▶ Given exercise:
Exactly reproduce the lines that follow.

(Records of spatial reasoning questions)
------------------------------

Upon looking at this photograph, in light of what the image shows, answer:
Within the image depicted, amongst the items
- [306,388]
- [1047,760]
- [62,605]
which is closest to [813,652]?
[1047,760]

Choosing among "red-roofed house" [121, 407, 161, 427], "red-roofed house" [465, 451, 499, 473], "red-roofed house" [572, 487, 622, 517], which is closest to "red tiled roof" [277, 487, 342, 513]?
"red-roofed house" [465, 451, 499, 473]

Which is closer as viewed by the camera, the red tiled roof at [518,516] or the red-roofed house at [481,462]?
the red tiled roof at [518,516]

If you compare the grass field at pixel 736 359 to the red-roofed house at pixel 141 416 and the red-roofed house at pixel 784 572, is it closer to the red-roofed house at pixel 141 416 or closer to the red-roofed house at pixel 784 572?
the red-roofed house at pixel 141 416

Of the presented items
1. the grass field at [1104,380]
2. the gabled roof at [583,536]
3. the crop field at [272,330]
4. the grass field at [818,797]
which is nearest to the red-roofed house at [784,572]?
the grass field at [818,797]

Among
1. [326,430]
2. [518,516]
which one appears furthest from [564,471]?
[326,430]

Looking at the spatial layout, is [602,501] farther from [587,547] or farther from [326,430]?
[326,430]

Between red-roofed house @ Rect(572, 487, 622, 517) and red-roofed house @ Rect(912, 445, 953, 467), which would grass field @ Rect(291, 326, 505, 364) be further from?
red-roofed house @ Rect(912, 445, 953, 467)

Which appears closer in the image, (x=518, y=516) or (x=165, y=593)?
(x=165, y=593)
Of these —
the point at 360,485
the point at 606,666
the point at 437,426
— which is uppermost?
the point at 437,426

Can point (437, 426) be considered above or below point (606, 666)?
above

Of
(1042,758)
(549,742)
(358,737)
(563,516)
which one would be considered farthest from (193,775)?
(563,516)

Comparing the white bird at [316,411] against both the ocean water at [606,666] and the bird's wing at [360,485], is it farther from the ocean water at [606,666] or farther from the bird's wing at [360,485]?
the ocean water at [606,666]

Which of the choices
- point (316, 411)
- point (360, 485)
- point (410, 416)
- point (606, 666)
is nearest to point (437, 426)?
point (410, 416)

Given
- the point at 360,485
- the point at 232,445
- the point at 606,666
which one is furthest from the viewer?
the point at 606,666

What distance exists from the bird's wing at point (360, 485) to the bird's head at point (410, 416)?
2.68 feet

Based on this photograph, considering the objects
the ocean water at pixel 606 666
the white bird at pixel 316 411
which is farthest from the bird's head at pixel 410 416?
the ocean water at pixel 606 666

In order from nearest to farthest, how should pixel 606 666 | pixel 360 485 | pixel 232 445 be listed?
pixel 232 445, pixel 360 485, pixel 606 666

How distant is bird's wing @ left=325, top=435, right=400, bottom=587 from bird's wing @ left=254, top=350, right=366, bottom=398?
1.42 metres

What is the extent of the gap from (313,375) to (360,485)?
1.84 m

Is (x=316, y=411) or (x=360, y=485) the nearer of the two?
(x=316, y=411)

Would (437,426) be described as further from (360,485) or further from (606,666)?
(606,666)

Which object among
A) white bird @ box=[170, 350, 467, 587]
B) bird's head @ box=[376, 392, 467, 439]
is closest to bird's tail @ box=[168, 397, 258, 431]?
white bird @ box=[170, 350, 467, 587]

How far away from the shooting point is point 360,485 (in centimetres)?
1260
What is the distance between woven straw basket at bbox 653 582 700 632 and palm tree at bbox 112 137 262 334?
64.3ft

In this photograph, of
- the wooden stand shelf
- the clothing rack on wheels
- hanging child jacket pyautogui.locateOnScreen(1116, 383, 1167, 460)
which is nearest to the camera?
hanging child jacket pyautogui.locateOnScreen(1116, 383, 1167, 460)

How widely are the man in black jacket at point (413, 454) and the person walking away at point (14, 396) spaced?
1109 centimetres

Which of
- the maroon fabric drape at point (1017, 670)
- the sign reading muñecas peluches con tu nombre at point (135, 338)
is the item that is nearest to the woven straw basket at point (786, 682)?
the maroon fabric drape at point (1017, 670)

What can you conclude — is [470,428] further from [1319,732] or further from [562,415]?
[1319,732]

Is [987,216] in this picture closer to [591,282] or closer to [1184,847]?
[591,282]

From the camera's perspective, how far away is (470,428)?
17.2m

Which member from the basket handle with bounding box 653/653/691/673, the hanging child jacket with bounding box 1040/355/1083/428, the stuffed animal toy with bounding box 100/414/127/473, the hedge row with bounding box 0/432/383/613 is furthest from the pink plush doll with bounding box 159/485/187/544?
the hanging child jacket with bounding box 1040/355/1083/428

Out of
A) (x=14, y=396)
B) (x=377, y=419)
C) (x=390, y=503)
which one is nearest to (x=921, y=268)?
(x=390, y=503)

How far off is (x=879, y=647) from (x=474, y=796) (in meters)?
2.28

------------------------------

▶ Solution for this task:
Upon looking at this photograph, in light of what the image shows, answer:
Within the image depicted, amongst the items
- [306,388]
- [1047,760]
- [62,605]
which is closest to [813,652]?
[1047,760]

Choosing among "red-roofed house" [121, 407, 161, 427], "red-roofed house" [465, 451, 499, 473], "red-roofed house" [572, 487, 622, 517], which is closest to "red tiled roof" [277, 487, 342, 513]?
"red-roofed house" [465, 451, 499, 473]

Which is closer as viewed by the camera, the red tiled roof at [518,516] or the red-roofed house at [481,462]?
the red tiled roof at [518,516]

If you compare the grass field at pixel 736 359 to the red-roofed house at pixel 141 416 and the red-roofed house at pixel 784 572, is it closer to the red-roofed house at pixel 141 416 or closer to the red-roofed house at pixel 784 572?
the red-roofed house at pixel 141 416

Of the presented items
1. the grass field at [1104,380]
2. the gabled roof at [583,536]
3. the crop field at [272,330]
4. the grass field at [818,797]
which is nearest to the red-roofed house at [784,572]?
the grass field at [818,797]

Among
1. [326,430]
2. [518,516]
which one appears furthest from [564,471]?
[326,430]

Looking at the spatial layout, is [602,501] farther from [587,547] or farther from [326,430]?
[326,430]

Between red-roofed house @ Rect(572, 487, 622, 517) and red-roofed house @ Rect(912, 445, 953, 467), which would grass field @ Rect(291, 326, 505, 364) be further from?
red-roofed house @ Rect(912, 445, 953, 467)

Which appears closer in the image, (x=518, y=516) or (x=165, y=593)?
(x=165, y=593)
Of these —
the point at 360,485
the point at 606,666
the point at 437,426
— which is uppermost?
the point at 437,426

Can point (437, 426) be considered above or below point (606, 666)?
above

Of
(1042,758)
(549,742)
(358,737)
(563,516)
which one would be considered farthest from (193,775)?
(563,516)

Comparing the white bird at [316,411] against both the ocean water at [606,666] and the bird's wing at [360,485], is it farther from the ocean water at [606,666] or farther from the bird's wing at [360,485]?
the ocean water at [606,666]

Which of the choices
- point (316, 411)
- point (360, 485)
- point (410, 416)
- point (606, 666)
is nearest to point (437, 426)?
point (410, 416)

Given
- the point at 360,485
- the point at 232,445
- the point at 606,666
which one is furthest from the viewer?
the point at 606,666

What distance exists from the bird's wing at point (360, 485) to the bird's head at point (410, 416)?
2.68 feet

Based on this photograph, considering the objects
the ocean water at pixel 606 666
the white bird at pixel 316 411
which is farthest from the bird's head at pixel 410 416?
the ocean water at pixel 606 666

In order from nearest to farthest, how should pixel 606 666 | pixel 360 485 | pixel 232 445 be listed?
pixel 232 445, pixel 360 485, pixel 606 666

How distant is bird's wing @ left=325, top=435, right=400, bottom=587 from bird's wing @ left=254, top=350, right=366, bottom=398?
1.42 metres

What is the extent of the gap from (313,375) to (360,485)?
1.84 m

Is (x=316, y=411) or (x=360, y=485) the nearer of the two?
(x=316, y=411)

Would (437,426) be described as further from (360,485) or further from (606,666)?
(606,666)

Which object among
A) white bird @ box=[170, 350, 467, 587]
B) bird's head @ box=[376, 392, 467, 439]
is closest to bird's tail @ box=[168, 397, 258, 431]?
white bird @ box=[170, 350, 467, 587]

How far away from the shooting point is point 360,485 (in centimetres)?
1260
What is the distance between woven straw basket at bbox 653 582 700 632 and palm tree at bbox 112 137 262 334?
64.3ft

In this photograph, of
- the wooden stand shelf
- the clothing rack on wheels
- hanging child jacket pyautogui.locateOnScreen(1116, 383, 1167, 460)
which is nearest to the camera?
hanging child jacket pyautogui.locateOnScreen(1116, 383, 1167, 460)

How widely are the man in black jacket at point (413, 454) and the person walking away at point (14, 396) spaced?
1109 centimetres

Which of
- the maroon fabric drape at point (1017, 670)
- the sign reading muñecas peluches con tu nombre at point (135, 338)
is the item that is nearest to the woven straw basket at point (786, 682)?
the maroon fabric drape at point (1017, 670)

What can you conclude — is [470,428] further from [1319,732] or further from [562,415]?
[1319,732]

Is [987,216] in this picture closer to [591,282] or closer to [1184,847]?
[591,282]

From the camera's perspective, how far away is (470,428)?
17.2m

Which member from the basket handle with bounding box 653/653/691/673, the hanging child jacket with bounding box 1040/355/1083/428, the stuffed animal toy with bounding box 100/414/127/473, the hedge row with bounding box 0/432/383/613 is furthest from the pink plush doll with bounding box 159/485/187/544?
the hanging child jacket with bounding box 1040/355/1083/428

Out of
A) (x=14, y=396)
B) (x=377, y=419)
C) (x=390, y=503)
which one is nearest to (x=921, y=268)?
(x=390, y=503)

How far off is (x=879, y=647) from (x=474, y=796) (in meters)?
2.28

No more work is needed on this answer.